El sol se cubrió de repente con un manto negro del que en minutos empezó a caer un aguacero de los que se recuerdan mucho tiempo.
Todos corrían, y en segundos ya no quedó nadie.
Pero a ti no parecía importarte y le sonreías a los Monzones que esa tarde se me habían decidido presentar formalmente.
Me guarecí debajo de un árbol gigante del que una vez supe el nombre.
-«Nadie ha visto llover realmente hasta ver la lluvia en Indonesia».
No te contesté, sentí, también, que el momento pedía ese silencio cómplice en el que te acomodaste perfectamente junto a «mi» árbol.

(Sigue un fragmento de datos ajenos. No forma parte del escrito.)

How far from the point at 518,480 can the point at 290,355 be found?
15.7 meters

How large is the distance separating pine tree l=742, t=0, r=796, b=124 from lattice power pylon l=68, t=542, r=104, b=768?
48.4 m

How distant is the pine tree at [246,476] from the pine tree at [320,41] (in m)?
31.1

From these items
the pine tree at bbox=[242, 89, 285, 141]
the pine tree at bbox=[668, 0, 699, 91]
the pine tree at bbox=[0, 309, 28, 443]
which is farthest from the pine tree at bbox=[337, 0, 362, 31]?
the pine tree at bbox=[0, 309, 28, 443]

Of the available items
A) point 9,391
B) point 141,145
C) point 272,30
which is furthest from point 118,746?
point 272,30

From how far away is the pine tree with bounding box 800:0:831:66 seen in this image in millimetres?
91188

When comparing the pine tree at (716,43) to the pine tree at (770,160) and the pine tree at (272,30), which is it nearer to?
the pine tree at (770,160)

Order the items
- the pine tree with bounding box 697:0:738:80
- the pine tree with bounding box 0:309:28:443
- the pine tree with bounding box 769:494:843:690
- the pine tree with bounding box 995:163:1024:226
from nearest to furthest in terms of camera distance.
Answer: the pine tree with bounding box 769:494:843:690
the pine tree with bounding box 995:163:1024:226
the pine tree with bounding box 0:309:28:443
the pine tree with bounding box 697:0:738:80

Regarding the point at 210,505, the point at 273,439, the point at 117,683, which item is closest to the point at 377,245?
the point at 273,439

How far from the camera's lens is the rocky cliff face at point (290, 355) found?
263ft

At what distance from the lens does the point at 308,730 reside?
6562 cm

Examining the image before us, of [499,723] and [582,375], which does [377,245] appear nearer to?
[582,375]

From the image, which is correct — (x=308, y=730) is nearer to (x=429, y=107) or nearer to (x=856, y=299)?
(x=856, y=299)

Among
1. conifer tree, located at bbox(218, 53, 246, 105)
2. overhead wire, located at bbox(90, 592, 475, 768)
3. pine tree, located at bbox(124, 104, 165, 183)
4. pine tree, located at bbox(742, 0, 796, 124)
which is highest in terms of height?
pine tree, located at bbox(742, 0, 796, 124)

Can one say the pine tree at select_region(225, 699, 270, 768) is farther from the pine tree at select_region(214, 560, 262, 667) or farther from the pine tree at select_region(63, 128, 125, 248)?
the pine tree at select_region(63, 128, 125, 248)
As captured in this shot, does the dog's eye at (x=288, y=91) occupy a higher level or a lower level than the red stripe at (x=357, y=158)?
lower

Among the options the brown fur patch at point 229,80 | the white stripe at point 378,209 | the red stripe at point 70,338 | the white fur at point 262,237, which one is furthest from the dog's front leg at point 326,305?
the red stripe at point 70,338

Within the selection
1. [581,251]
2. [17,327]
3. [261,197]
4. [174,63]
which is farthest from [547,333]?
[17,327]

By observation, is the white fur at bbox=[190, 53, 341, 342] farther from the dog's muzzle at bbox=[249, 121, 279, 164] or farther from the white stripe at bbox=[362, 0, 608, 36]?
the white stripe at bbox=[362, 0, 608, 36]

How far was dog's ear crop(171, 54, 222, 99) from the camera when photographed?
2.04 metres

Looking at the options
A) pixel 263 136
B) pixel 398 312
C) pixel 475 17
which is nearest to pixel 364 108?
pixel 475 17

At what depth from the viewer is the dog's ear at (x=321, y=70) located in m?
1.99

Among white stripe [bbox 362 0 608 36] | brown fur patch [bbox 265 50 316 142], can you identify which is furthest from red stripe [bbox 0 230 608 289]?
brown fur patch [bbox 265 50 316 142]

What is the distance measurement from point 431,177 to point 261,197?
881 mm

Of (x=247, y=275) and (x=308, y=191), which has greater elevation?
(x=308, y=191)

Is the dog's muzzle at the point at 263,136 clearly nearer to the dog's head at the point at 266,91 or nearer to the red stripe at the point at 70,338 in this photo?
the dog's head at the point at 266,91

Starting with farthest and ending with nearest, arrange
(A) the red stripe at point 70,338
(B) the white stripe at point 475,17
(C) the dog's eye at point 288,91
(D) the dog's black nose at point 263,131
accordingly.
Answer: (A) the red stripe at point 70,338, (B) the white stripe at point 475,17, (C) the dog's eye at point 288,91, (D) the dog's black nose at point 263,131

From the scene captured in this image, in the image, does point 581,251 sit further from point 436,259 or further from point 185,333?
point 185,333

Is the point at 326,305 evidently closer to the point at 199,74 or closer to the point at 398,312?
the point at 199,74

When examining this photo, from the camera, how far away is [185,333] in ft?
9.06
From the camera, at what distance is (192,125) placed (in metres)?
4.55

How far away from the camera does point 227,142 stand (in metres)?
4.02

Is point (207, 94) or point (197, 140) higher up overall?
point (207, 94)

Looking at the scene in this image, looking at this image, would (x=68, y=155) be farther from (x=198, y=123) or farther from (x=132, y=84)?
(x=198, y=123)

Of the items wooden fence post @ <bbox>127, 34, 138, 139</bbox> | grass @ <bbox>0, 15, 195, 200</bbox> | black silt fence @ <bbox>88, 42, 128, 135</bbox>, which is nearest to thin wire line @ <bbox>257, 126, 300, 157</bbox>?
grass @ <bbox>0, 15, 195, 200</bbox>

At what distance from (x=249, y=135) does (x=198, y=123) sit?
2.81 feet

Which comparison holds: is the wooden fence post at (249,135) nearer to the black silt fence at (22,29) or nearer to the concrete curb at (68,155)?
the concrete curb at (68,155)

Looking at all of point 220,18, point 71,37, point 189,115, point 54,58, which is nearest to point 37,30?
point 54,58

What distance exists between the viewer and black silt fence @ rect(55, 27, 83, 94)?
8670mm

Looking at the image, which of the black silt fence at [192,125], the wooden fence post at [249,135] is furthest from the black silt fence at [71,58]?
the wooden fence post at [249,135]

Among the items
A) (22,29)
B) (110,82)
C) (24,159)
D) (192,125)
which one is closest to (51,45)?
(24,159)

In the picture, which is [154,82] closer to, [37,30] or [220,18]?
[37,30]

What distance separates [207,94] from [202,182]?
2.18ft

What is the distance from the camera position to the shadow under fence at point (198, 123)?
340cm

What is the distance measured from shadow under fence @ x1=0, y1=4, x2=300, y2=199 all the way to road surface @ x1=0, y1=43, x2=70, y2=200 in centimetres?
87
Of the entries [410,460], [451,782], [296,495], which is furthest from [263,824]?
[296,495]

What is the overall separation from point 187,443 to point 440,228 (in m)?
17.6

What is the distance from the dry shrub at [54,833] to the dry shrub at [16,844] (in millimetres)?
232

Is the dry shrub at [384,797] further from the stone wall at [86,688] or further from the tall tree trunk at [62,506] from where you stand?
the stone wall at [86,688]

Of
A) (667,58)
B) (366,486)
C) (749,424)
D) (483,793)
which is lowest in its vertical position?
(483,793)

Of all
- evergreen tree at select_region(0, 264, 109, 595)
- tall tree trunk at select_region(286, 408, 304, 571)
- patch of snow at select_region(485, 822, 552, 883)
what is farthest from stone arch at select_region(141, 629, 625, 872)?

Borobudur, vacío, no admitía otro sonido que el de la lluvia precipitándose sobre los templos que parecían renovarse bajo cada oleada de agua
y estaba toda Asia en cada gota llenando la tarde torrencial de magia.
Y era una extraña sensación de universo, de esos momentos tocados por una varita mágica, de esos huecos de la realidad, que jugando con espacios y tiempos la convierten en una suerte de paradoja, cambiando referencias.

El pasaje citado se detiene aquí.